What you will do: Reproduce verbatim the lines of the items from the one containing "At what distance" through the end of the items, with both ends included. Omit the pictures from the output.
======== Record set
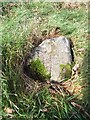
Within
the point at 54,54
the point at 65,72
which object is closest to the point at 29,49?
the point at 54,54

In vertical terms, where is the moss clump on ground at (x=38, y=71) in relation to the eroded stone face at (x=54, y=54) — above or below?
below

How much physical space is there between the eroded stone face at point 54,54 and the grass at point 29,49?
8 cm

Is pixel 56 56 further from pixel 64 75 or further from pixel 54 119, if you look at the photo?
pixel 54 119

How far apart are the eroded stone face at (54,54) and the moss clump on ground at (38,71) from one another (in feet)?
0.11

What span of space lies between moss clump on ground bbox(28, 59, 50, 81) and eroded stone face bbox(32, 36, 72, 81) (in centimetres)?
3

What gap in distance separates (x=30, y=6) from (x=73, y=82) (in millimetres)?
964

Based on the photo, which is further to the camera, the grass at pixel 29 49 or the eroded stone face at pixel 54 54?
the eroded stone face at pixel 54 54

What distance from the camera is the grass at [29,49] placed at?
248cm

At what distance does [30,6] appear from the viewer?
11.0 ft

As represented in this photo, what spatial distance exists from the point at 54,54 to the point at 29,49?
0.21 meters

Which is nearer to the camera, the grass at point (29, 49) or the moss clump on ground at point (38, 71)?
the grass at point (29, 49)

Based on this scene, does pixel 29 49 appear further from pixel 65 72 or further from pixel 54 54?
pixel 65 72

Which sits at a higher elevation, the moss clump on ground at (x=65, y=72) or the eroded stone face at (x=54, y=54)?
the eroded stone face at (x=54, y=54)

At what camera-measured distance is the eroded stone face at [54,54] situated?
2811mm
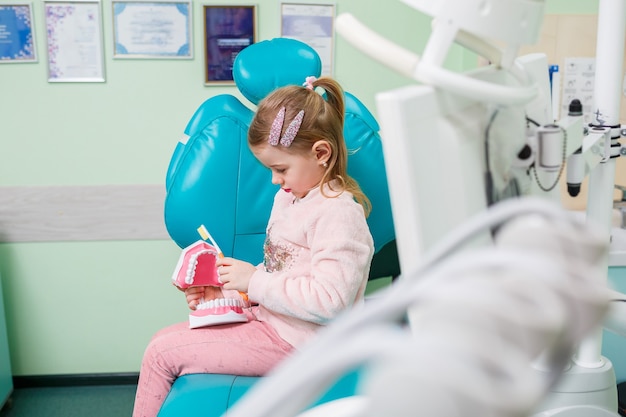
================
Expected answer:
At what distance does [30,6] appear from the viewer?
11.0 ft

As represented in this photo, what spatial distance exists from the point at 54,54 to the point at 29,49?
0.21 meters

Which is nearer to the camera, the grass at point (29, 49) or the moss clump on ground at point (38, 71)?
the grass at point (29, 49)

Based on this scene, does pixel 29 49 appear further from pixel 65 72 or further from pixel 54 54?
pixel 65 72

Which sits at a higher elevation, the moss clump on ground at (x=65, y=72) or the eroded stone face at (x=54, y=54)?
the eroded stone face at (x=54, y=54)

At what camera-measured distance is the eroded stone face at [54,54] situated?
2811mm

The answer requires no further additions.